From the line containing "[citizen-science consensus label]" down to the last line of the data, output each line word for word and include nothing else.

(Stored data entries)
+ + + + +
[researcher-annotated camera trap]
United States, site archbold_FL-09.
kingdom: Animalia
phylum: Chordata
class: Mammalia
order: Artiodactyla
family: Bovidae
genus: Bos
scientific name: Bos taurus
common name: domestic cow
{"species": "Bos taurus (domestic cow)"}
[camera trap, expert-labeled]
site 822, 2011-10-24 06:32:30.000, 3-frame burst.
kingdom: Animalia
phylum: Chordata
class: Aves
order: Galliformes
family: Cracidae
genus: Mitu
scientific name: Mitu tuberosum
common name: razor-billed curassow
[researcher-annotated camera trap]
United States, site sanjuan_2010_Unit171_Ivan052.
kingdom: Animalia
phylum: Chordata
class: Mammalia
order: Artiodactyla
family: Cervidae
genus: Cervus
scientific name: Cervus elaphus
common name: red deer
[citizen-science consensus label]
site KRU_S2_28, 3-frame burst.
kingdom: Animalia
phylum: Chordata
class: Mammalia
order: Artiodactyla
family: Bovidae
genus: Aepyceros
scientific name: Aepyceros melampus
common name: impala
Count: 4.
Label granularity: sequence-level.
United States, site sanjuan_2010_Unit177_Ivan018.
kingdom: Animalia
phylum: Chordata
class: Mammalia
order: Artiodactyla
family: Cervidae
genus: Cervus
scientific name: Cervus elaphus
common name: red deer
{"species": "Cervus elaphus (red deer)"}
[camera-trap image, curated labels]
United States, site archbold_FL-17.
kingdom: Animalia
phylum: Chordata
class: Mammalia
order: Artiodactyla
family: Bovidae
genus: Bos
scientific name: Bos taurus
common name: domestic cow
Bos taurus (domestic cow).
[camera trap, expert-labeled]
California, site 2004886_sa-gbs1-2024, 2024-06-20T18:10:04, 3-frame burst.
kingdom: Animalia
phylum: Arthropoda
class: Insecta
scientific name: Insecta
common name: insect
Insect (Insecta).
+ + + + +
• **EXERCISE RESPONSE**
[citizen-science consensus label]
site KRU_S2_28, 3-frame burst.
kingdom: Animalia
phylum: Chordata
class: Mammalia
order: Artiodactyla
family: Bovidae
genus: Aepyceros
scientific name: Aepyceros melampus
common name: impala
Count: 4.
Label granularity: sequence-level.
United States, site sanjuan_2010_Unit177_Ivan018.
kingdom: Animalia
phylum: Chordata
class: Mammalia
order: Artiodactyla
family: Cervidae
genus: Cervus
scientific name: Cervus elaphus
common name: red deer
{"species": "Cervus elaphus (red deer)"}
[camera-trap image, curated labels]
United States, site archbold_FL-17.
kingdom: Animalia
phylum: Chordata
class: Mammalia
order: Artiodactyla
family: Bovidae
genus: Bos
scientific name: Bos taurus
common name: domestic cow
Bos taurus (domestic cow).
[camera trap, expert-labeled]
California, site 2004886_sa-gbs1-2024, 2024-06-20T18:10:04, 3-frame burst.
kingdom: Animalia
phylum: Arthropoda
class: Insecta
scientific name: Insecta
common name: insect
Insect (Insecta).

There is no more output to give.